No doubt Better Made’s Cipriano and Catherine Gusmano take even more pride in the products that bear their own names. In addition to creating Better Made Sweet BBQ — which contains no “heat” and is popular with female consumers — Cipriano also deserves credit for the Parmesan, garlic and onion flavored Salvatore’s Sicilian Style potato chips, sales of which are “very steady and keep growing,” he says. Meanwhile, Cathy’s Creamy BBQ pays homage to Catherine Gusmano.
As its moniker implies, Better Made’s strategy is to produce top-quality products at fair prices, Cipriano says.
Although it is “No. 2 in potato chips” in Detroit, second only to industry leader Frito-Lay, “we’re No. 1 in the metro area,” Schena notes.
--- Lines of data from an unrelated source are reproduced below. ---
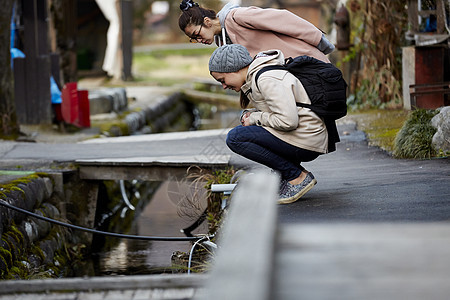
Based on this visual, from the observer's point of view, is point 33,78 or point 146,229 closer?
point 146,229

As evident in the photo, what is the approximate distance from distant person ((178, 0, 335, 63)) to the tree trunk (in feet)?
14.5

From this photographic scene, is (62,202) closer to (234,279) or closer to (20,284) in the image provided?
(20,284)

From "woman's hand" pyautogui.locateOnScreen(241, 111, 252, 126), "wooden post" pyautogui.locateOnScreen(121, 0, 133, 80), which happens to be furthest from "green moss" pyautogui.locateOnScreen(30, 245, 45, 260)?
"wooden post" pyautogui.locateOnScreen(121, 0, 133, 80)

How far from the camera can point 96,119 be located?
39.5 feet

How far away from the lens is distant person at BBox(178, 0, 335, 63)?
507 centimetres

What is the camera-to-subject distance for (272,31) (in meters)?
5.18

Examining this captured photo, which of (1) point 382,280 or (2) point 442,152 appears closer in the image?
(1) point 382,280

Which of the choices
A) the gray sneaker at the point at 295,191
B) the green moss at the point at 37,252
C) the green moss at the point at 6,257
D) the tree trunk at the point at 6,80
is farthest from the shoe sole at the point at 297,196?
the tree trunk at the point at 6,80

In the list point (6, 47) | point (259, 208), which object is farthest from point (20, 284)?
point (6, 47)

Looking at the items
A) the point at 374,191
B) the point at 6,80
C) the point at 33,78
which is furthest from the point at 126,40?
the point at 374,191

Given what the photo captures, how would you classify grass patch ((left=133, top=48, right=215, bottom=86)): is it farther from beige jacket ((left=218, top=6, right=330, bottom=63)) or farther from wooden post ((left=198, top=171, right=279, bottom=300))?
wooden post ((left=198, top=171, right=279, bottom=300))

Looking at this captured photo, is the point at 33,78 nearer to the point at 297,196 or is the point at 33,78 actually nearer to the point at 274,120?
the point at 297,196

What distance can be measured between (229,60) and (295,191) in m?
0.92

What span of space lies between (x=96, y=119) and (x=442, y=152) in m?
6.93
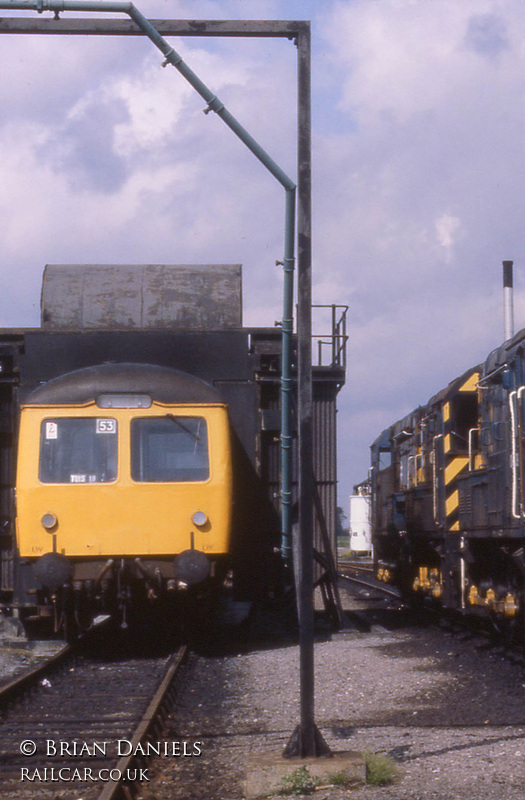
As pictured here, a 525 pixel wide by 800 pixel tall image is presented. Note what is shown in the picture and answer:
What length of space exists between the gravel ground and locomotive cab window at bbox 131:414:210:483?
2233 mm

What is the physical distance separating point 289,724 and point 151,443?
15.1 feet

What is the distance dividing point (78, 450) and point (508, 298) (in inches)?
700

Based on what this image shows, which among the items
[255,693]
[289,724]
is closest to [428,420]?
[255,693]

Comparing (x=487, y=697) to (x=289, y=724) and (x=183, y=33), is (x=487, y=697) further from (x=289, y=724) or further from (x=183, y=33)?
(x=183, y=33)

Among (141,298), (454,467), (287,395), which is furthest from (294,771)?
(141,298)

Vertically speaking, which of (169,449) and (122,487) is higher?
(169,449)

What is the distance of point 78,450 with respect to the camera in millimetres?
12188

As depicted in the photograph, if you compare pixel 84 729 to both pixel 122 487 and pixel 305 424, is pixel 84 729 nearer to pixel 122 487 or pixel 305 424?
pixel 305 424

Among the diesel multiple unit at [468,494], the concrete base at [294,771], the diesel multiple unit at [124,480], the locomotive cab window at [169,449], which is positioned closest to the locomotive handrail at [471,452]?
the diesel multiple unit at [468,494]

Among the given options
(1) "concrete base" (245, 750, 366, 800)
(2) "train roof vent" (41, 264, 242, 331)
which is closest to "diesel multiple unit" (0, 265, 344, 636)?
(2) "train roof vent" (41, 264, 242, 331)

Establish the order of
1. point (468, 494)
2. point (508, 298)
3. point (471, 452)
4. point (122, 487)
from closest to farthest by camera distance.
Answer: point (122, 487) → point (468, 494) → point (471, 452) → point (508, 298)

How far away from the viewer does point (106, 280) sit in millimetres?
15586

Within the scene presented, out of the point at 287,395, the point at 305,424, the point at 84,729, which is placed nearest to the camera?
the point at 305,424

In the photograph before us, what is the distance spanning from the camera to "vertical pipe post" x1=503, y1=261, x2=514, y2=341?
26133 mm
The local snack producer also has its eyes set on Grand Rapids, Mich., where the Jay’s brand has long served as the No. 2 player.
But, most importantly, the Better Made name means a lot to residents of the Detroit area, who have made the brand’s chips tops.
In the words of famed singer/songwriter Carly Simon, although others may try, “nobody does it better.”
At a Glance
Company: Better Made Snacks, Inc.
Headquarters: Detroit, Mich.
Plant Size: 250,000 sq. ft.
No. of Lines: 4
No. of Shifts: 2
Number of Employees: 275
Annual Sales Total: $50 million
Products: Potato chips, popcorn, tortilla chips, kettle chips, extruded cheese items, corn chips, potato sticks, beef jerky, pretzels, pork rinds, corn pops, party mix, salsas, dips, fries.
Brands: Better Made, Made Rite, New Era
Distribution: Regional in stores; national on Internet
Web site: www.bmgf.com
President & CEO: Salvatore (Sam) Cipriano
COO: Mike Schena
CFO: Mark Winkelman
Human Resources: Ann Gallus
Director of Sales and Marketing: Mark Costello
General Manager, Bay City: Mike Esseltine
Manager of Retail Sales & Internet Sales: Catherine Gusmano
Production Manager: Alan Lee
Plant Engineer: Larry Wanglen
Taste the Rainbow
They might not come in all the colors of the rainbow, but Better Made Snack Foods’ famed Rainbow Chips are as rare as a pot of gold. In fact, the select, so-called “brown” or “burnt” snacks actually better resemble gold coins than they do spectrums of light. And in Detroit, they’re a limited-time-only treat, hence their popularity.
“The demand for them is overwhelming,” says Mike Schena, general manager of Better Made, adding that consumers ask for the chips by name.
Here’s how it happens: During the fall harvest and storage season, some of the potatoes exhibit excessive sugars. When fried, the chips change color as the sugar content caramelizes. Employees then hand-pick the “burnt” Rainbow Chips, which are packaged and sold separately.
The resulting product is “crisp and sweet,” Schena says.
From Better to Best!
Rachel Ray magazine recently recognized Better Made Snack Foods’ Salt & Vinegar chips as the best in that flavor category. According to this month’s issue of the publication, “tasters were drawn to these intensely flavored chips,” saying they “pack some serious pucker power.” Tasters also praised the Detroit manufacturer for slicing the chips just right, calling them “not too thick or too thin.”